━━━ EXTRACT TO READ

The ISO CGL Coverage Forms address exposures that relate to safe workplaces and bodily injuries an employee sustains while on the job. In addition to federal government regulation of workplace safety at all levels, state governments also mandate remedies through workers compensation, disability benefits, unemployment compensation, and similar laws. Both primary ISO CGL Coverage Forms address how physical injury to employees is treated under Section 1 Coverages, Coverage A Bodily Injury and Property Damage Liability, 2. Exclusion d. and Exclusion e.
d. Workers Compensation and Similar Laws
There is no coverage for any requirement or obligation of the insured
imposed by laws such as workers compensation, disability benefits, unemployment
compensation, and others.
The intent of this exclusion and the Employers Liability exclusion is to
eliminate the possibility of the insured being indemnified under this coverage
form for an injury that workers compensation or employer’s liability policies
cover.
e. Employers Liability
Bodily injury to an employee of the insured as a result of his or her
employment by the insured or while that employee is performing duties that are
in support of the insured’s business is excluded. Bodily injury to the spouse,
children, parents, brothers, or sisters of that employee as a consequence of
his or her bodily injury is also excluded.
This exclusion applies whether the insured is liable because it is the
employer or for any other reason.
The exclusion applies whether it must share damages with or repay
someone else who must pay damages because of the injury.
However, it does not apply to liability the insured assumes under an
insured contract.

━━━━━━
━━━ EXTRACTED INFORMATION

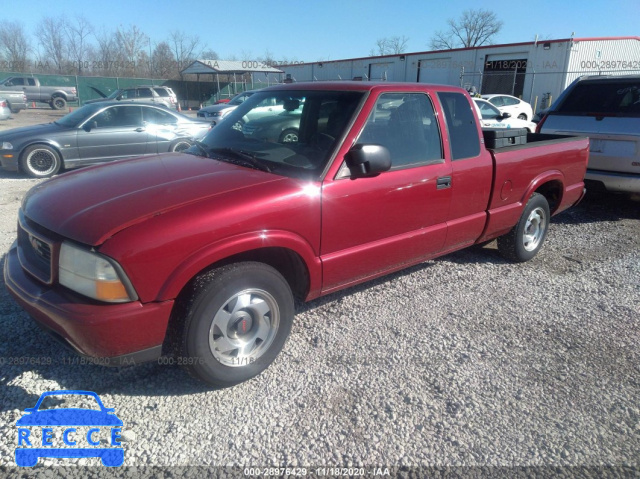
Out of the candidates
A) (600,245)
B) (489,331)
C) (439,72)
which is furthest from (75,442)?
(439,72)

━━━━━━

INSTRUCTIONS FOR THE TASK:
In the passage on liability coverage for workplace injuries, which relatives of an employee are named in the Employers Liability exclusion as having their consequential bodily injury excluded?

ANSWER FOR THIS EXERCISE:
Spouse, children, parents, brothers, sisters